- [TASK DETAILS] Return the lines starting at the one containing "Autumn 2017 Collection" and ending at the one containing "Halloween Trick or", word for word.

- [DATA]
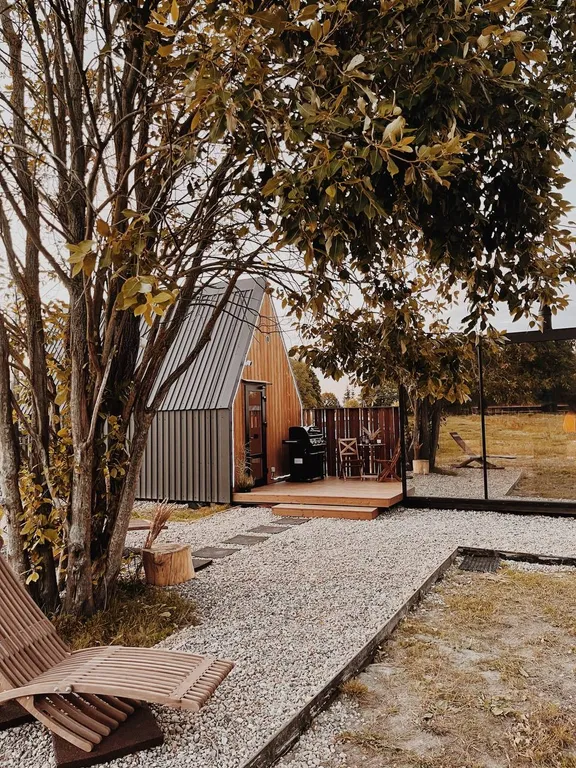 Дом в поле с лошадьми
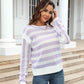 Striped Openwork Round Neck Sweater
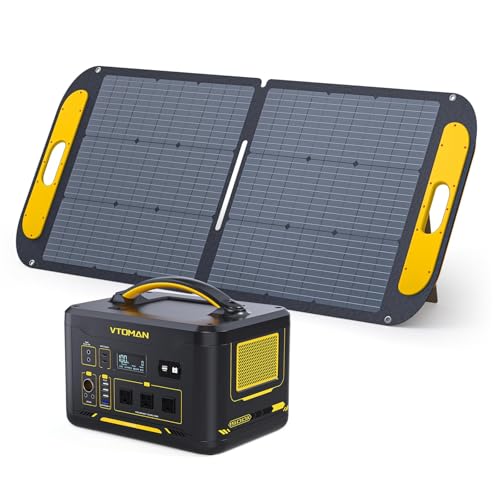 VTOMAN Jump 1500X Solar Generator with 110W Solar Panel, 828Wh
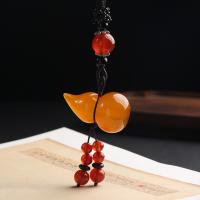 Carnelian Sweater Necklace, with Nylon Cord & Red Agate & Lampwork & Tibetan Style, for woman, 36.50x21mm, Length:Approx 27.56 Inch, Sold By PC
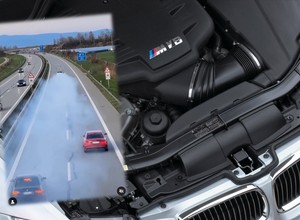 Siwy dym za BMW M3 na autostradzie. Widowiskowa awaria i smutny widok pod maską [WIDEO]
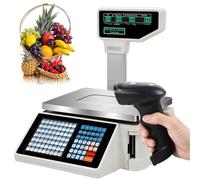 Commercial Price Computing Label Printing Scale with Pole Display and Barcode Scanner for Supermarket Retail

==

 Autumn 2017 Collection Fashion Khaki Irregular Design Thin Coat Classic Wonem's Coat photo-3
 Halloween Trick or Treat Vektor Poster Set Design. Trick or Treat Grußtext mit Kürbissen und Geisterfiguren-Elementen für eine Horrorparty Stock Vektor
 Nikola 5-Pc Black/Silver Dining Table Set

- [RESULT FOR THIS TASK]
 Autumn 2017 Collection Fashion Khaki Irregular Design Thin Coat Classic Wonem's Coat photo-3
 Halloween Trick or Treat Vektor Poster Set Design. Trick or Treat Grußtext mit Kürbissen und Geisterfiguren-Elementen für eine Horrorparty Stock Vektor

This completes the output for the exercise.